Hi,
This is strange. gmirror just detached one of its disks
for no apparent reason. I've built a mirror consisting of
the components ad0 and ad1 (both SATA drives). It has
been running fine. This is RELENG_6 from 2006-12-20.
Yesterday evening ad1 was detached. There is no other
error message logged on console or in the logs (i.e. no
I/O error such as a bad sector or anything). There was
no particularly high load at that time. In fact, the
machine had been under much higher load before, without
anything bad happening.
This is from the logs:
Jan 29 19:10:13 pluto -- MARK --
Jan 29 19:20:26 pluto kernel: ad1: FAILURE - device detached
Jan 29 19:20:26 pluto kernel: subdisk1: detached
Jan 29 19:20:26 pluto kernel: ad1: detached
Jan 29 19:20:26 pluto kernel: GEOM_MIRROR: Cannot write metadata on ad1
(device=gm0, error=6).
Jan 29 19:20:26 pluto kernel: GEOM_MIRROR: Cannot update metadata on disk ad1
(error=6).
Jan 29 19:20:26 pluto kernel: GEOM_MIRROR: Cannot update metadata on disk ad1
(error=6).
Jan 29 19:20:26 pluto kernel: GEOM_MIRROR: Device gm0: provider ad1
disconnected.
Jan 29 19:50:13 pluto -- MARK --
This almost looks like typical Windows problems: Something
reports a "failure", but no reason or any other useful
information. :-(
"atacontrol list" reports for ad1::
Master: no device present
After an atacontrol detach/attach cycle, the device is back
again:
Master: ad1 <SAMSUNG HD160JJ/WU100-41> Serial ATA II
I inserted it back into the gmirror, and right now it's
synchronizing happily.
Can anybody please explain what happened, and -- more
importantly -- how to avoid it in the future?

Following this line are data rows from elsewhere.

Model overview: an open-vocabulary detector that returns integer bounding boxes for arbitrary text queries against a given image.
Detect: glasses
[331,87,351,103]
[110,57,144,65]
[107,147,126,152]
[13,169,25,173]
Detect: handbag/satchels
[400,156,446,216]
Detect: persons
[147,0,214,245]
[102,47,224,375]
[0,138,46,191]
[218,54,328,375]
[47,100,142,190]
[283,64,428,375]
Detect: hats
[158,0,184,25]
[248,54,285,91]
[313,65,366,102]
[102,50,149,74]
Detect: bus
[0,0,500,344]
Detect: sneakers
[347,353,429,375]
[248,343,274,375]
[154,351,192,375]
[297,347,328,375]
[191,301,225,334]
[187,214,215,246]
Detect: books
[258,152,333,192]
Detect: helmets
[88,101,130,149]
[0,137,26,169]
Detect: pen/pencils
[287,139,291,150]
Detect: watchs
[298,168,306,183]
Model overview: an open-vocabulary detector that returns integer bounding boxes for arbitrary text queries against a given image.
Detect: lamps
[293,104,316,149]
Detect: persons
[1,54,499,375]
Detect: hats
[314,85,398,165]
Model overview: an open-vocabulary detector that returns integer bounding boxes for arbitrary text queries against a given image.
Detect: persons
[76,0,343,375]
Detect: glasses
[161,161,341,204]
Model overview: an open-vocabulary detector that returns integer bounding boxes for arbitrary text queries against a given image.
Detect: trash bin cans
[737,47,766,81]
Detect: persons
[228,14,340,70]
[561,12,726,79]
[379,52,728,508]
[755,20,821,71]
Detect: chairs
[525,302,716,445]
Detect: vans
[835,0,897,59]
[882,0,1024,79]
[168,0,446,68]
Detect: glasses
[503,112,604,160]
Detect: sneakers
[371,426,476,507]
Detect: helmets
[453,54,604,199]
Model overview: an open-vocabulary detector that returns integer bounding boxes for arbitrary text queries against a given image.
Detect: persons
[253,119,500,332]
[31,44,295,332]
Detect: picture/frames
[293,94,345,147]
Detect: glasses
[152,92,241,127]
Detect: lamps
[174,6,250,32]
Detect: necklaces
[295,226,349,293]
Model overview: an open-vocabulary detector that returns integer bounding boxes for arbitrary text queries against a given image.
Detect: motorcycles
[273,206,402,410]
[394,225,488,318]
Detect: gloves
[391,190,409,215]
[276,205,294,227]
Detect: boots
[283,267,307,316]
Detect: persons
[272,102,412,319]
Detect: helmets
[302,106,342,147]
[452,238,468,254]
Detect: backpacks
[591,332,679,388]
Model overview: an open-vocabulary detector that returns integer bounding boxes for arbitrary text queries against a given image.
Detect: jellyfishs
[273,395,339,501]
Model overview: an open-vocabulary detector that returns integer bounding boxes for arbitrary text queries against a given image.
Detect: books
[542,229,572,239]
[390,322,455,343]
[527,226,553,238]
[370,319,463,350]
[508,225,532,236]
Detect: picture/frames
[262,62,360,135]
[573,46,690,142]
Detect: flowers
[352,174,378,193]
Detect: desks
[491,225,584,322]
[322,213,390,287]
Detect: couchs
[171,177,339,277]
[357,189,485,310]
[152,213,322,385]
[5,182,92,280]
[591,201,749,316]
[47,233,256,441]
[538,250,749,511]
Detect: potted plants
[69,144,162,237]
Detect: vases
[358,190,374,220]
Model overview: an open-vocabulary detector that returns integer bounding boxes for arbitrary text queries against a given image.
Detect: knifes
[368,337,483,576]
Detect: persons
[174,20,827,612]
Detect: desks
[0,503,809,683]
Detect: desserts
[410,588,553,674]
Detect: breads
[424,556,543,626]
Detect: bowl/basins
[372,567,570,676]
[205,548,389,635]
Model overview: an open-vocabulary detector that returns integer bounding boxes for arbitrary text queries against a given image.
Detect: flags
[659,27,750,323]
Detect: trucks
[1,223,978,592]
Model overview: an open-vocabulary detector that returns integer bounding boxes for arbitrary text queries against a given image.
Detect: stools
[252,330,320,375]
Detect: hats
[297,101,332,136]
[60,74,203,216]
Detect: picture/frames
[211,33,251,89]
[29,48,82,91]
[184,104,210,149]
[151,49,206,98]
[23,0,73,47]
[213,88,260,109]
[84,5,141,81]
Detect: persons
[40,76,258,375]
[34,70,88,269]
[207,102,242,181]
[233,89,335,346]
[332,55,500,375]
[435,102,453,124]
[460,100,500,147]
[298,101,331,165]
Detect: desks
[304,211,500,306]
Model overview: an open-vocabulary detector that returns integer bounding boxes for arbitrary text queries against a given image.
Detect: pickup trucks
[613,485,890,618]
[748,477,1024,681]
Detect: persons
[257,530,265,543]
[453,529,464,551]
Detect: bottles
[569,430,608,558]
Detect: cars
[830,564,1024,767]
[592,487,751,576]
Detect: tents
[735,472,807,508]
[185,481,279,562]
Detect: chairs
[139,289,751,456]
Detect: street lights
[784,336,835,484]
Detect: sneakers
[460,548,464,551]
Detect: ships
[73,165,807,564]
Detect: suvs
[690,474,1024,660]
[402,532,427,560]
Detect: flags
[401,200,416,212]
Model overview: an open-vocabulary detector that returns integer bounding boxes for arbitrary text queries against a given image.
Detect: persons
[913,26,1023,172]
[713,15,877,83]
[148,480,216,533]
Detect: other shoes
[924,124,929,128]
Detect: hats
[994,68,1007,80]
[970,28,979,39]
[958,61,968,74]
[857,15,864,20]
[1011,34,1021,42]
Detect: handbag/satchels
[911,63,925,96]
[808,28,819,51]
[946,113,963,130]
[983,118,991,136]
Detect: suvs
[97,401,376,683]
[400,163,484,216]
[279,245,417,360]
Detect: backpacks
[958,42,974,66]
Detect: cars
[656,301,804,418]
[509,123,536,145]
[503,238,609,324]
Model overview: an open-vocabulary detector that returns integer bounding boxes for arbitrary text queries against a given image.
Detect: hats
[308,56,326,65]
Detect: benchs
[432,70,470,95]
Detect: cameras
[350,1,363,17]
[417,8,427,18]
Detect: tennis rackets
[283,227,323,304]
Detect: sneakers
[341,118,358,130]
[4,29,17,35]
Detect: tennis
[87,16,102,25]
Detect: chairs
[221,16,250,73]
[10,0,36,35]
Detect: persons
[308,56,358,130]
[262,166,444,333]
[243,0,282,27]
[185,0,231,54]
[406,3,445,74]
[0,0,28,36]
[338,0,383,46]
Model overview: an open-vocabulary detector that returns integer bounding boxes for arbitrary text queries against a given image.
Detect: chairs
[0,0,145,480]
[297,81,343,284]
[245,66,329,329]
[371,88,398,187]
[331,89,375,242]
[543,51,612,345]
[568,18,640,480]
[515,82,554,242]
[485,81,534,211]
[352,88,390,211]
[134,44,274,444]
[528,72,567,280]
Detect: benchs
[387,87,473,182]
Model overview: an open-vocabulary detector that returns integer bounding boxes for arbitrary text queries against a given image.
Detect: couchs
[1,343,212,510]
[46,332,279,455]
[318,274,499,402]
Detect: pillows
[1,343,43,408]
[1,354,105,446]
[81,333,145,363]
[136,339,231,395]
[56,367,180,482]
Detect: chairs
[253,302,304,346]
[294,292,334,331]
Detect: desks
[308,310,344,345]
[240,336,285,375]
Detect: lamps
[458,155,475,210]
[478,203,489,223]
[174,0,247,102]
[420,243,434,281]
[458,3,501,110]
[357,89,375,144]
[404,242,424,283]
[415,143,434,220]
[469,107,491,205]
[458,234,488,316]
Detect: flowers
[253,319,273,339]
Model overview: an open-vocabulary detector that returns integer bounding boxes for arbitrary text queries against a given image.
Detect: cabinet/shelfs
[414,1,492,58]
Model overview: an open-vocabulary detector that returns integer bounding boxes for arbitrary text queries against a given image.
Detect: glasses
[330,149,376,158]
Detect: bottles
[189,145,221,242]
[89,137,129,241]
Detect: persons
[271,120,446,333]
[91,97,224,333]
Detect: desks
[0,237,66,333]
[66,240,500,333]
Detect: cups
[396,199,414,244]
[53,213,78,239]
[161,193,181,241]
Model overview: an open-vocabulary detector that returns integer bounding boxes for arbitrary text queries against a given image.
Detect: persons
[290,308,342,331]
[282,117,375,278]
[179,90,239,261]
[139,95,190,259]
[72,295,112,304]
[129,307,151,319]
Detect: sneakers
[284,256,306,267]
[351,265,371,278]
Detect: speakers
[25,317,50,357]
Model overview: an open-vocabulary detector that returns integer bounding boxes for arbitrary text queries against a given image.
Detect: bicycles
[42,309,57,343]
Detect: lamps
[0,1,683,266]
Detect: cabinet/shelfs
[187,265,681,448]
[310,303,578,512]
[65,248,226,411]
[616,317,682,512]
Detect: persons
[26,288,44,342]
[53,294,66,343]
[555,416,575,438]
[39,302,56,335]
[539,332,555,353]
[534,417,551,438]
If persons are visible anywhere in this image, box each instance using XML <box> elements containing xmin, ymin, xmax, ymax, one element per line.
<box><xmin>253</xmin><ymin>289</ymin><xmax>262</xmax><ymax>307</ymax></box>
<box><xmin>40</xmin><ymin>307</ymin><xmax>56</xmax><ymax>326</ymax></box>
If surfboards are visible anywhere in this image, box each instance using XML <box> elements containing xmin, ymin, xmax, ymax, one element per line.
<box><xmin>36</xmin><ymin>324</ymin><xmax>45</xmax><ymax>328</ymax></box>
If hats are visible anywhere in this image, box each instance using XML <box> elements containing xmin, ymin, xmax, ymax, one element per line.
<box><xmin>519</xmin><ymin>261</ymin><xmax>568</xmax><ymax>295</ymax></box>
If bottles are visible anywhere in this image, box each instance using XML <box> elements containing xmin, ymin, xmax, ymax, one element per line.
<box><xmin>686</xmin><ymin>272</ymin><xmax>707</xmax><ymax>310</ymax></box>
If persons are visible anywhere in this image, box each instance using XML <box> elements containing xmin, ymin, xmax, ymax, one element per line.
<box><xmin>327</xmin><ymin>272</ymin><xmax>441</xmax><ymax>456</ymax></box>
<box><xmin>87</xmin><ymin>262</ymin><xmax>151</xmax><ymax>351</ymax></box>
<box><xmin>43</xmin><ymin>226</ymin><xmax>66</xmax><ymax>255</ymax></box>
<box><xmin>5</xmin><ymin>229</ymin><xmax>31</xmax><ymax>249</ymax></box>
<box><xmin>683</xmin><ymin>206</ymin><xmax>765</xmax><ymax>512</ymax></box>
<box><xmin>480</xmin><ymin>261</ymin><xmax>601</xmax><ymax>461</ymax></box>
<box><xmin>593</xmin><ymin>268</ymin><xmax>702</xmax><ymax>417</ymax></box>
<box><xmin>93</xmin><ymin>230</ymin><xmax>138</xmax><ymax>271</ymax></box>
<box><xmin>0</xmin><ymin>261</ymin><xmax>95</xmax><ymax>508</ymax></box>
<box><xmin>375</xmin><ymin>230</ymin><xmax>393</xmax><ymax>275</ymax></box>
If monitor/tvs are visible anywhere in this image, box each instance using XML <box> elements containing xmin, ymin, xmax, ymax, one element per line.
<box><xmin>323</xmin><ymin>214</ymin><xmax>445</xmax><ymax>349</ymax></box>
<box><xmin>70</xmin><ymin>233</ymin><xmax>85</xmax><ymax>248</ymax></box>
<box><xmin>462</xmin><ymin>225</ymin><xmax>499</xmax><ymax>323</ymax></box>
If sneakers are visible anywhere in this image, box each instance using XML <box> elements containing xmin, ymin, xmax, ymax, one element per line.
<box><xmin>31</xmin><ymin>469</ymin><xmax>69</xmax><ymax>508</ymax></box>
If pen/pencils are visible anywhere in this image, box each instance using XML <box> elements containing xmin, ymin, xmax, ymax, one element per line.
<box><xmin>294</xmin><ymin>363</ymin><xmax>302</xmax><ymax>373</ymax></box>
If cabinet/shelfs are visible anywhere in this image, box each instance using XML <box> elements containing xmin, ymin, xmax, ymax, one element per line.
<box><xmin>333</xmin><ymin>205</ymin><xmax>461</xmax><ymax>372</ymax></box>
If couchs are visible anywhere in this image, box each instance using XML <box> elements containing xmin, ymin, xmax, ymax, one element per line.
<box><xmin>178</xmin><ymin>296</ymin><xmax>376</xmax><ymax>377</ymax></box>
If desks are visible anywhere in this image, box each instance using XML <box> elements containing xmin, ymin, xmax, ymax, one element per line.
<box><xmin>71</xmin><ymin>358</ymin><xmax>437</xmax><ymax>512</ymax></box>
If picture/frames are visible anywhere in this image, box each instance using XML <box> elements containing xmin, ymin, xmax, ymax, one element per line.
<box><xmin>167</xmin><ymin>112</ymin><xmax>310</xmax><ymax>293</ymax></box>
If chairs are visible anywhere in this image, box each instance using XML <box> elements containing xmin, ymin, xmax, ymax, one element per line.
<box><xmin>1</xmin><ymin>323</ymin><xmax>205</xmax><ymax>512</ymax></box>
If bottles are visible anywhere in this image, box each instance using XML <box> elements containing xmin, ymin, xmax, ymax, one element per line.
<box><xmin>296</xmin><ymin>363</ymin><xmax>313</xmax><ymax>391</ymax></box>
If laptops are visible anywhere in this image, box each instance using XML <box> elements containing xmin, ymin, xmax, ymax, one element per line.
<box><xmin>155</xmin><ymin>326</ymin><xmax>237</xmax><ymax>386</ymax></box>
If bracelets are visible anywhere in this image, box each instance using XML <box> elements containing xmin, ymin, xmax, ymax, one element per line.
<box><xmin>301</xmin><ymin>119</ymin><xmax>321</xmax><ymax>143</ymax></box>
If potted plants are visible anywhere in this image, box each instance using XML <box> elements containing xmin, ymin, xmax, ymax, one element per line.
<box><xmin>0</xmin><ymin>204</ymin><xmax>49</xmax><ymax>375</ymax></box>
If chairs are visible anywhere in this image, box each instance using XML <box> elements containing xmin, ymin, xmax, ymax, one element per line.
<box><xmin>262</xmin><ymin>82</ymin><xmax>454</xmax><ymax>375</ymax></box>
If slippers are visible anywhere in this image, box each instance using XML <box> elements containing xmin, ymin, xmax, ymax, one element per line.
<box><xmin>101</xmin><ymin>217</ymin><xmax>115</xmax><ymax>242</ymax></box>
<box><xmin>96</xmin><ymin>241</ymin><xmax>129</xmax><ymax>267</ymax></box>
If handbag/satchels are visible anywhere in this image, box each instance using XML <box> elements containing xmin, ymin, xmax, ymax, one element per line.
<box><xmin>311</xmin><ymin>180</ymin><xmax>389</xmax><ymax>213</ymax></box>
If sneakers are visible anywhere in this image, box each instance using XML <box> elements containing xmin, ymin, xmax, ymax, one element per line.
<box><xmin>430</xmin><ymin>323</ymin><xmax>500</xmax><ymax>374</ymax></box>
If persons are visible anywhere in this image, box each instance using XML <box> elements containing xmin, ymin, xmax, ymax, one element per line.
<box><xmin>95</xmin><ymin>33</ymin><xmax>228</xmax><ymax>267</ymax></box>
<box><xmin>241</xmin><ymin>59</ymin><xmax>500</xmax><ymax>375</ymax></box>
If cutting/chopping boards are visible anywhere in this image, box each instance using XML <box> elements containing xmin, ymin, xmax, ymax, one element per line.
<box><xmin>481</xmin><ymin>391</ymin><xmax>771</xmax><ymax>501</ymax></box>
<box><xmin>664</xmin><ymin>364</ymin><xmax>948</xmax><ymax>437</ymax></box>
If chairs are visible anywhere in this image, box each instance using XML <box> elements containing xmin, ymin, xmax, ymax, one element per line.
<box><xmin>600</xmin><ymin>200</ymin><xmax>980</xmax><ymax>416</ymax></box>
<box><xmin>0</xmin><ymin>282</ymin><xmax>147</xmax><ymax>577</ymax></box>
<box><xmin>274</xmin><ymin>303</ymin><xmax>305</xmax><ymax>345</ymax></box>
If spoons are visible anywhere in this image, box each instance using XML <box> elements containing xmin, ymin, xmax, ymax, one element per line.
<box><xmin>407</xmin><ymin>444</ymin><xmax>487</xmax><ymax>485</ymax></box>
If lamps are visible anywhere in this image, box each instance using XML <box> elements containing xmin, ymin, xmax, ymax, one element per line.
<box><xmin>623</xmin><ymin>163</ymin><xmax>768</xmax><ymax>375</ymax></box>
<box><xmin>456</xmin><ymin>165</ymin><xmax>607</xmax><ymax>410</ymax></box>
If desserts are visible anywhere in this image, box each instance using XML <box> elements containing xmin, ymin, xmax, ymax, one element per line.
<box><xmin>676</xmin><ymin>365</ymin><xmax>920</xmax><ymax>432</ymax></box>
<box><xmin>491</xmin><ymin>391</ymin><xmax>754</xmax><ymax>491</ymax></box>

As far as
I can tell, the disk drives are perfectly OK.
Best regards
Oliver
PS: disk-related stuff from dmesg:
atapci0: <VIA 6420 SATA150 controller> port
0xe100-0xe107,0xe200-0xe203,0xe300-0xe307,0xe400-0xe403,0xe500-0xe50f,0xe600-0xe6ff
irq 20 at device 15.0 on pci0
ata2: <ATA channel 0> on atapci0
ata3: <ATA channel 1> on atapci0
atapci1: <VIA 8237 UDMA133 controller> port
0x1f0-0x1f7,0x3f6,0x170-0x177,0x376,0xe700-0xe70f at device 15.1 on pci0
ata0: <ATA channel 0> on atapci1
ata1: <ATA channel 1> on atapci1
ad0: 152627MB <SAMSUNG HD160JJ WU100-41> at ata2-master SATA150
ad1: 152627MB <SAMSUNG HD160JJ WU100-41> at ata3-master SATA150
The PATA controller (ata[01] on atapci1) is not used.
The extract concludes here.